• Selected text:
+---+

0

I want to calculate the per-row minimum of a matrix of floats in GLSL in the browser, of about 1000 rows, 4000 columns.

Building on previous answers (see this) I used a for loop. However I would like to use a uniform for the upper bound, which is not possible in WebGL GLSL ES 1.0. This is because the length of the row is defined after the fragment shader, and I'd like to avoid messing with #DEFINEs.

So I found out that this workaround - fixed cycle length with a if/break defined by a uniform - works ok:

#define MAX_INT 65536
  
void main(void) {
  float m = 0.0;
  float k = -1.0;
  int   r = 40;

  for(int i = 0; i < MAX_INT; ++i){
    float ndx = floor(gl_FragCoord.y) * float(r) + float(i); 
    float a = getPoint(values, dimensions, ndx).x;
    m = m > a ? m : a;
    if (i >= r) { break; }
  };
}

Now the question: does this have big drawbacks? Is there something weird I am doing and I'm missing something?

simone
  • 4,667
  • 4
  • 25
  • 47
  • Depending on GPU architecture breaking (exiting) a loop does not free that core. It will wait until associated parallel cores have also exited their loops. ES3 (loops / condition exits) are also bound by this need. Its worth implementing early exits (again depending on architecture) .Idle cores use a fraction of the power that a busy core uses. Less power... less heat.. higher clock speed (if available) = increased overall throughput.This is abridged 600 char comment version of what is going on. The rule of thumb is longest executing core is the time 4 all par cores – Blindman67 Sep 23 '20 at 13:35

1 Answers1

0

I believe, but am not entirely sure, that the only risk is some driver/gpu will still make the long loop.

As an example imagine this loop

uniform int limit;

void main() {
  float sum = 0;
  for (int i = 0; i < 3; ++i) {
    sum += texture2D(tex, vec2(float(i) / 3, 0)).r;
    if (i >= limit) {
      break;
    }
  }
  gl_FragColor = vec4(sum);
}

that can be re-written by the driver like this

uniform int limit;

void main() {
  float sum = 0;
  for (int i = 0; i < 3; ++i) {
    float temp = texture2D(tex, vec2(float(i) / 3, 0)).r;
    sum += temp * step(float(i), float(limit));
  }
  gl_FragColor = vec4(sum);
}

no branches. I don't know if any such drivers/gpus still exist that have no conditionals but the idea of requiring a const integer expression for a loop is so the branches can be removed and/or the loop un-rolled at compile time if the driver/GPU decided to do either.

uniform int limit;

void main() {
  float sum = 0;
  sum += step(float(0), float(limit)) * texture2D(tex, vec2(float(0) / 3, 0)).r;
  sum += step(float(1), float(limit)) * texture2D(tex, vec2(float(1) / 3, 0)).r;
  sum += step(float(2), float(limit)) * texture2D(tex, vec2(float(2) / 3, 0)).r;
  gl_FragColor = vec4(sum);
}

Also, as an aside, the specific example you have above doesn't output anything so most drivers would turn the entire shader into a no-op.

gman
  • 100,619
  • 31
  • 269
  • 393

+---+

• Material supplied:
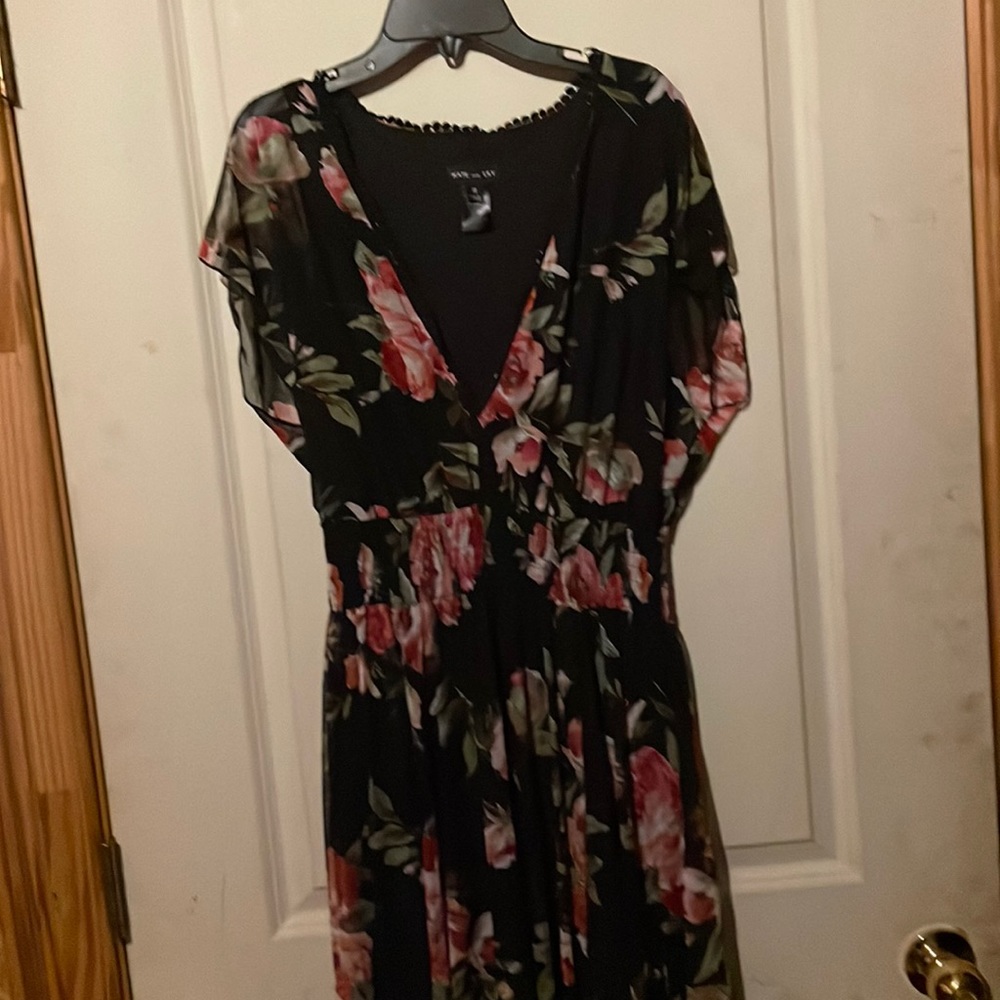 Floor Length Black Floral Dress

+---+

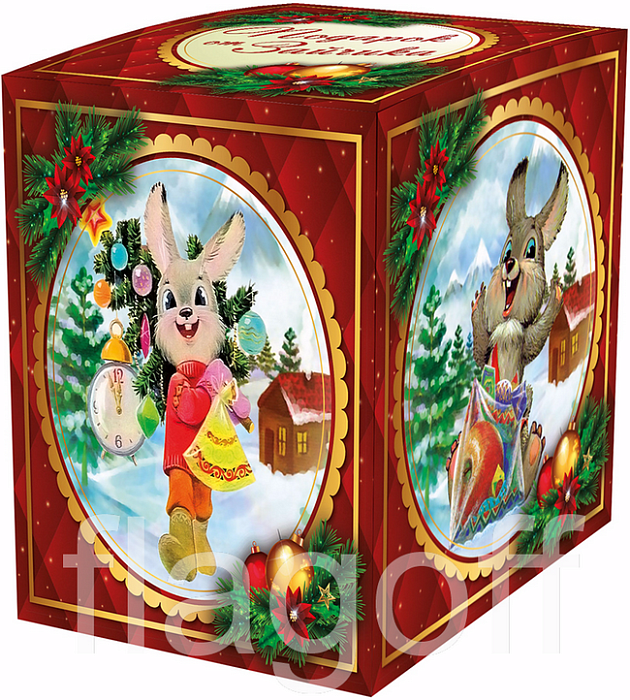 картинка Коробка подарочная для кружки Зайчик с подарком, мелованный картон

+---+

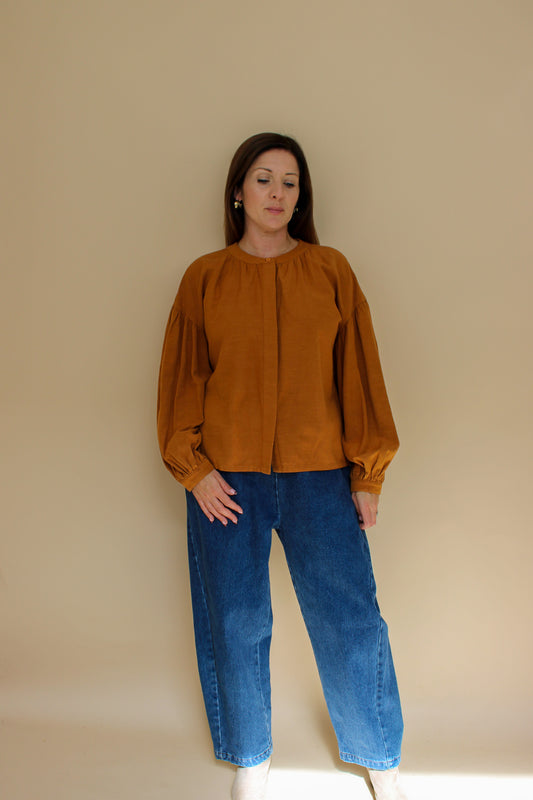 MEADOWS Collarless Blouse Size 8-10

+---+

• Questions:
- a) In the GLSL loop thread, list every variable declared with the type float inside the main function of the first code block.
- b) Transcribe the portion of the GLSL loop thread between "I want to calculate" and "messing with #DEFINEs.", inclusive.
- c) Rewrite the paragraph of the GLSL loop thread that begins "no branches. I don't know" in a more concise form, keeping its main facts.

• Answer set:
- a) m, k, ndx, a

- b)
I want to calculate the per-row minimum of a matrix of floats in GLSL in the browser, of about 1000 rows, 4000 columns.

Building on previous answers (see this) I used a for loop. However I would like to use a uniform for the upper bound, which is not possible in WebGL GLSL ES 1.0. This is because the length of the row is defined after the fragment shader, and I'd like to avoid messing with #DEFINEs.

- c) The rewritten loop has no branches. The writer does not know whether drivers or GPUs without conditionals still exist. Requiring a constant integer expression for a loop lets the driver or GPU remove branches and/or unroll the loop at compile time, if it chooses to.